**Textauszug**
____________

Rohstoffe

Auf dem Ölmarkt findet ein klammheimlicher Preisanstieg statt

Der Brent-Ölpreis hat sich zuletzt unauffällig nach oben bewegt und am Donnerstag die Marke von 83 Dollar je Barrel überschritten. Grund dafür ist zunehmende Knappheit angesichts der Konflikte im Nahen Osten und der Förderkürzungen des Kartells Opec plus.

Auf dem Ölmarkt findet ein klammheimlicher Preisanstieg statt

Klammheimlicher Preisanstieg

Knappes Ölangebot lässt Brent-Notierung unauffällig, aber stetig klettern

Der Brent-Ölpreis hat sich zuletzt unauffällig nach oben bewegt und am Donnerstag die Marke von 83 Dollar je Barrel überschritten. Grund dafür ist zunehmende Knappheit angesichts der geopolitischen Konflikte in der Region des Nahen Ostens und der Förderkürzungen des Kartells Opec plus.

____________

**Datensatzauszüge**

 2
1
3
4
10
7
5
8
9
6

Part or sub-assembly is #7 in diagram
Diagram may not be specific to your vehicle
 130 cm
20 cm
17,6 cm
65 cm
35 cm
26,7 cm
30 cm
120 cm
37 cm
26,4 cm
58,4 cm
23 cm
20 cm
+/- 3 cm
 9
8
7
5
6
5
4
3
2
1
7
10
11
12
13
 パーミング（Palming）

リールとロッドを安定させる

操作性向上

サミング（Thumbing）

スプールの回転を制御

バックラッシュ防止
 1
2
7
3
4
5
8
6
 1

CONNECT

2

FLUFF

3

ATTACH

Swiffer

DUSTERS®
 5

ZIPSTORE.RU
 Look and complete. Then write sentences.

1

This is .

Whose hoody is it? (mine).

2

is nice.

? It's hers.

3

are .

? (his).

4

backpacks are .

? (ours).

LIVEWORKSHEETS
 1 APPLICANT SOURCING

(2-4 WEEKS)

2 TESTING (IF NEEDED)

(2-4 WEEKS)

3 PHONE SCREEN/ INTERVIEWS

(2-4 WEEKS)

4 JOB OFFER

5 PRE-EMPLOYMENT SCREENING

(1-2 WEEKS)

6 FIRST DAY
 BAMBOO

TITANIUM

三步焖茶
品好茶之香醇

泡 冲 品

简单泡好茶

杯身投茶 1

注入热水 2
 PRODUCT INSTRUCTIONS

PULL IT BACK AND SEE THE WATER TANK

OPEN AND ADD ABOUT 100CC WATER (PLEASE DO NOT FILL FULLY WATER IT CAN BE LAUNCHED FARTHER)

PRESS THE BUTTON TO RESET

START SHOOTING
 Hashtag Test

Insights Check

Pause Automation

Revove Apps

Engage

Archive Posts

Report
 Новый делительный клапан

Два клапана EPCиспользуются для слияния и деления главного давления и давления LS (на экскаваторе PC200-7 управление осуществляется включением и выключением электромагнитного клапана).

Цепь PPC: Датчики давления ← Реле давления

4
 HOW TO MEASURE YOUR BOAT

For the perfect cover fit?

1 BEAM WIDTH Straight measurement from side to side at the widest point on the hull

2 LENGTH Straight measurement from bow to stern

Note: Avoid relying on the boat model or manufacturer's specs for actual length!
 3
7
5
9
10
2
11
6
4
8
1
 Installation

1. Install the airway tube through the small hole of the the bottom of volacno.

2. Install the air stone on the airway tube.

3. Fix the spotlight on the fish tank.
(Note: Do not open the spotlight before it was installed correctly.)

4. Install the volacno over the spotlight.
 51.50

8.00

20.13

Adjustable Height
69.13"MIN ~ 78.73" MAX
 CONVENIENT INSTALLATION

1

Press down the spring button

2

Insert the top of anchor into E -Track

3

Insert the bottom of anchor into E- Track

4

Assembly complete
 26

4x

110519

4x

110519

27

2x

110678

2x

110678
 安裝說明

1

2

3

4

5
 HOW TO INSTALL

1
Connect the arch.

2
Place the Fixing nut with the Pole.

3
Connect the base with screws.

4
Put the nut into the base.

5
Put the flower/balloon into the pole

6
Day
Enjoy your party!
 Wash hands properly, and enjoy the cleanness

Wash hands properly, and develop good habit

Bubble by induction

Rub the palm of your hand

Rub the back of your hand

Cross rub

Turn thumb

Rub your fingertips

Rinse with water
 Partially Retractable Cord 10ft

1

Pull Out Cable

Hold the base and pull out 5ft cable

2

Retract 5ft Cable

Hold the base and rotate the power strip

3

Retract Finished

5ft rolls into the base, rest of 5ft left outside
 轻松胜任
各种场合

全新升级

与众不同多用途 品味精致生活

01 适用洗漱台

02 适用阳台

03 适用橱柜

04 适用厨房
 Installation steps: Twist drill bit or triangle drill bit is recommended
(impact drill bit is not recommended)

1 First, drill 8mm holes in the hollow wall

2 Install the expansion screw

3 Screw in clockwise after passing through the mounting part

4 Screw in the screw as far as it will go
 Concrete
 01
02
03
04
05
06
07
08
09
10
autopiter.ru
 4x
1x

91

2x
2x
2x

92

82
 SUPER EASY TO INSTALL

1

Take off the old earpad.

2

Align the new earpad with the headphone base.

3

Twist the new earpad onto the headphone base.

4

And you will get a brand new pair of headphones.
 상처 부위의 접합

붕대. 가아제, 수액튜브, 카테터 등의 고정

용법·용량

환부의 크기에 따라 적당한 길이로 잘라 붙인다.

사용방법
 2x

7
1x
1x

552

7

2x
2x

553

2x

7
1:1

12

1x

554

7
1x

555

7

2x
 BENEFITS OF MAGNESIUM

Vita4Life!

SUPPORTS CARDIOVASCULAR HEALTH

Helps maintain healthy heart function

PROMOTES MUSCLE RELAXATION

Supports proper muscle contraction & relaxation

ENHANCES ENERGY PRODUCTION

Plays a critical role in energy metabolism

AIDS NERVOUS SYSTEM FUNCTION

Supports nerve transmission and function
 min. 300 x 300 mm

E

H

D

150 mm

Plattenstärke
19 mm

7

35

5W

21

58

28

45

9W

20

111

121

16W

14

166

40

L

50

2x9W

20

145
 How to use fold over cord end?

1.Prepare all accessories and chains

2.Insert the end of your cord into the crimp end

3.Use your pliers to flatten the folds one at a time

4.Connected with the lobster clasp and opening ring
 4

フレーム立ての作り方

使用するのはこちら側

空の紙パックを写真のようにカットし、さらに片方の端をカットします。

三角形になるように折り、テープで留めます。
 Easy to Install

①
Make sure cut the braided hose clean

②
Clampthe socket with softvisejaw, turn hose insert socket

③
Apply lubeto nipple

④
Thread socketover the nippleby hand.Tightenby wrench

____________

**Aufgabe**
Beantworten Sie anhand des Textauszugs zum Ölmarkt:
1. Welche Preismarke je Barrel hat der Brent-Ölpreis überschritten, und an welchem Wochentag?
2. Wessen Förderkürzungen werden als Grund für die Knappheit genannt?
3. Was lässt laut der Unterzeile die Brent-Notierung klettern?
Die Einträge sind eigenständiges Material und gehören nicht zum Textauszug.

**Lösung**
1. Die Marke von 83 Dollar je Barrel, am Donnerstag.
2. Die des Kartells Opec plus.
3. Ein knappes Ölangebot.